Task directions:
Name every newspaper or journal mentioned in the passage on attacks on the press and the university suspension.

Quoted text:
------------------------------------

The events of 10th December were not isolated.
A few months ago Yunoos, cartoonist for the much respected Aththa, journal of
the Communist Party, was stabbed, leading to protests by journalists.On 10th
October, the lady mayor of Nuwara Eliya and several of her body guards took
strong arm measures to block the sales of two newspapers, the Ravaya and the
Yukthiya. This led to protest meetins in the town organised by journalists affiliated
to the Free Media Movement and the use of the Police in attempts to deter them.
The unhealthy drift in the political culture was also reflected in an event in the University of Colombo involving Dr. Nalin de Silva of the the Department of Mathematics and prominently of the Jathika Chinthanaya Movement. Dr. de Silva adopted an insensitively communal position on the ethnic question. This position maintained at best that the ethnic problem did not exist or at worst that it was an Indian ploy, notwithstanding years of bloody civil strife. The Doctor's affairs of immediate concern to the university were however his reportedly controversial relations with his colleagues and students. It was generally alleged that his brash attitude to colleagues and the conduct of students influenced by him were disruptive to the functioning of the university. On 4th December the university council issued a suspension order against him and even before the suspension was explained, followed it up the next day with an interdiction order. The university was at this time closed due to disruption. It became evident as the days followed that the matter was not so simple. Dr.de Silva had been repeatedly elected to responsible positions in staff unions. Currently he is president of the Federation of University Teachers' Associations (FUTA) and also of the University Science Teachers' Association.

------------------------------------

Data provided:
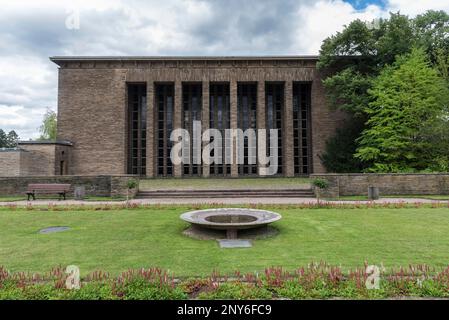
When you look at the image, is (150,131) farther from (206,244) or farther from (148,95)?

------------------------------------

Full output:
Aththa, Ravaya, Yukthiya